I fell to the short peace. When the circus was done and my sweat dried I ate a loaf of bread, vomited, then chased it with twelve yellow blueberry muffins, thirty-six yogurt balls of various flavours, an entire sand cake with Nirgalese filling, a bag of frosted cinnamon sticks, two Brown's bars and a self-heating can of angel hair pasta in mushroom cream sauce.

I belched dangerously, then put away a box of after dinner mints and some pretzels and a bunch of slightly shrunken green grapes.

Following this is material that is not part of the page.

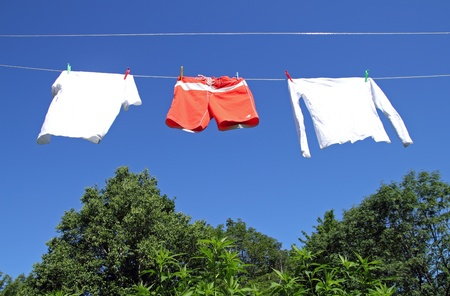 colorful clothesline over blue sky photo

When I couldn't fit anything more inside of me I lay back on my bed and touched myself in a private way while watching the unrated and uncensored inner circle fan club recut of the Revengineers episode where Terrianna Sue Poptarts gets kidnapped by evil Texamerican pornography barons who make her toil for her freedom in the most lawless catacombs of the Old Moon...

When I woke up it was nearly third shift.

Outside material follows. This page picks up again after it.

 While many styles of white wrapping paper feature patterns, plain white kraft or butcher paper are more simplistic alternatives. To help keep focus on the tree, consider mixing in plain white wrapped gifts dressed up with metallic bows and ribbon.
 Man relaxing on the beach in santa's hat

I washed my hands and face and brushed my teeth, then washed my hands again. I changed my clothes, eye on the clock. I ate a bowl of oatmeal and then stretched until it hurt then washed my hands again.

In the lobby I met the paratroopers. They were keener to chat than usual, rushing right up to corner me at the bottom of the stairs. They were falling over themselves to ask me whether I'd performed oral sex upon Admiral Phong or merely let him plug me anally. "I'm not even a homosex," I stammered, blushing.

"So explain to me," drawled Angiers with a simultaneous smile and glower, "why it is that the admiral dedicated half his motherplugging weekly address to you. Huh, jiggles? What's up with that?"

"What?" I said dumbly. "What do you mean?"

"'We should all be a little bit more like Tim!'" chanted the rest of them in mocking chorus. "How many times did he say that? Ten -- twenty?"

"What?" I said again, blinking.

Angiers continued to parrot Admiral Phong in a lilting, mocking, sing-song tone: "'I met a man at the circus, a civilian, who walked with God...one of our encryption geniuses, a man of remarkable clarity of mind.'"

I said, "Um."

"It's un-plugging-believable," grimaced Angiers. "The one day he decides not to be a hard-ass I give my seat to jiggles, so now he's the golden child and I'm still getting paid in tax credits and magic beans."

"I'm sorry. I'll make it up to you."

"Naw," said Angiers, spreading his arms wide. "No hard feelings, chubs. You deserve a little luck like any of us." He flashed me a wide smile and began to nod, then put a hand on my shoulder. "In fact, I've got a killer idea."

"What?"

"What's the name of that acrobat you were both drooling over? Alana?"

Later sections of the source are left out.